*** Opening DATA FOR PROCESSING ***

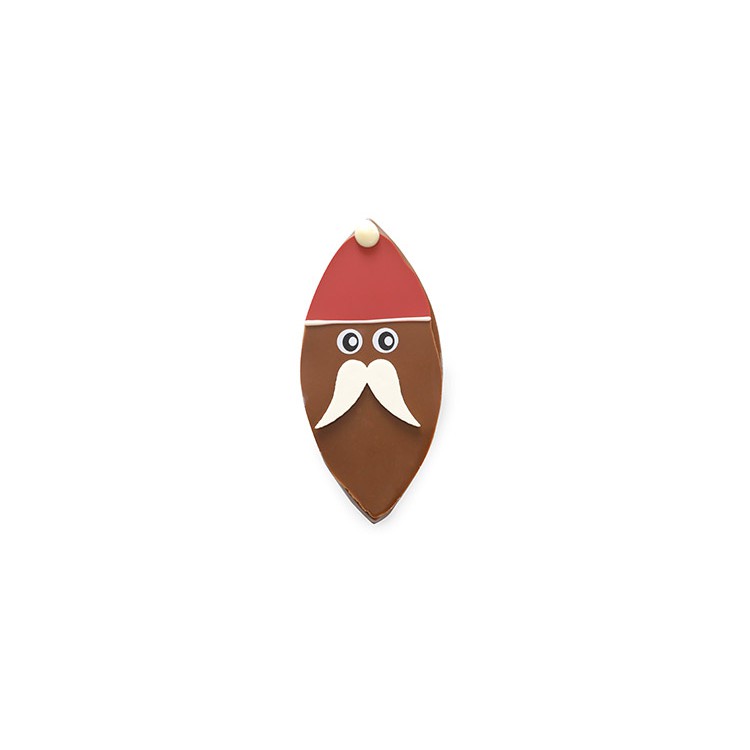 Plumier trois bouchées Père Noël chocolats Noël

*** Closing DATA FOR PROCESSING ***
*** Opening DATA FOR PROCESSING ***

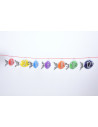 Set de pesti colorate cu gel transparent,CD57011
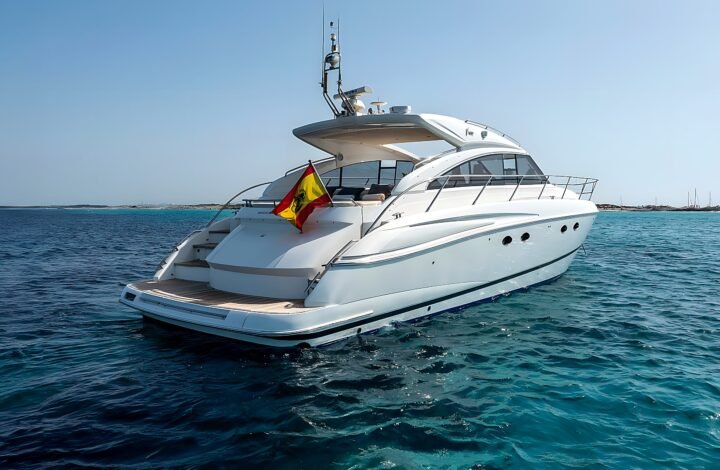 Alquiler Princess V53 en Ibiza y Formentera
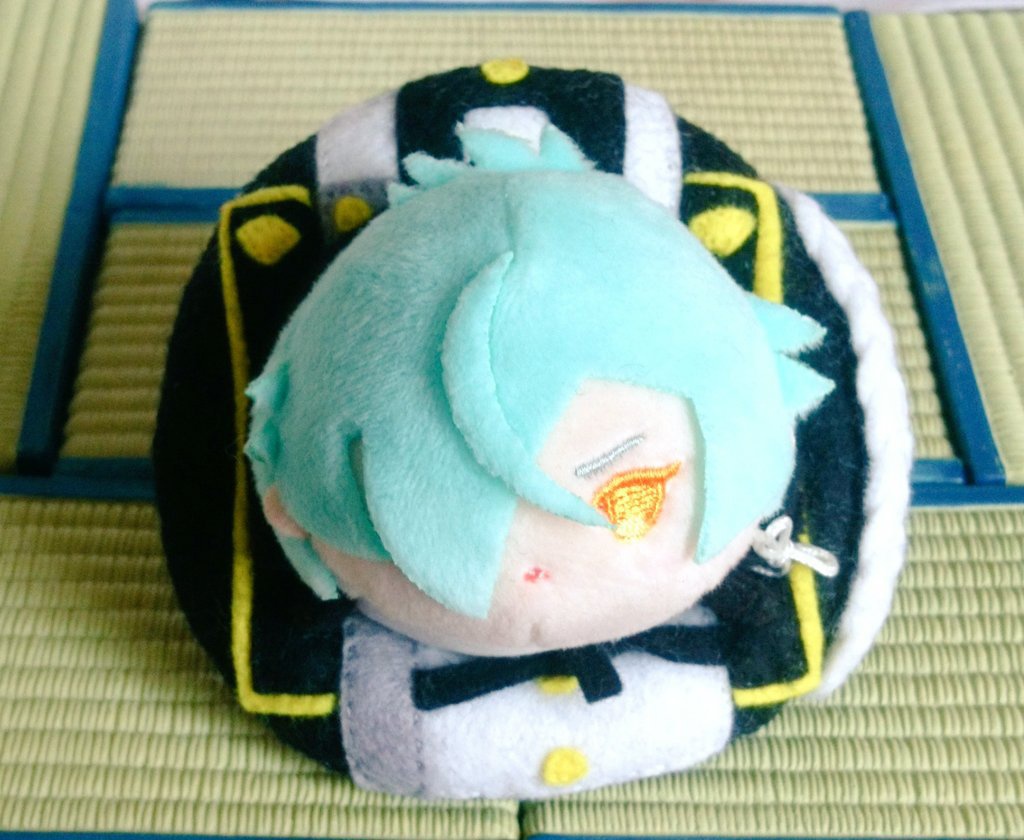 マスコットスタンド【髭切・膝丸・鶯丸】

*** Closing DATA FOR PROCESSING ***

Keep to the lines above from the line with "Set de pesti" to the line with "マスコットスタンド【髭切・膝丸・鶯丸】", and set down exactly those, inclusive, with nothing else and every picture left out.

 Set de pesti colorate cu gel transparent,CD57011
 Alquiler Princess V53 en Ibiza y Formentera
 マスコットスタンド【髭切・膝丸・鶯丸】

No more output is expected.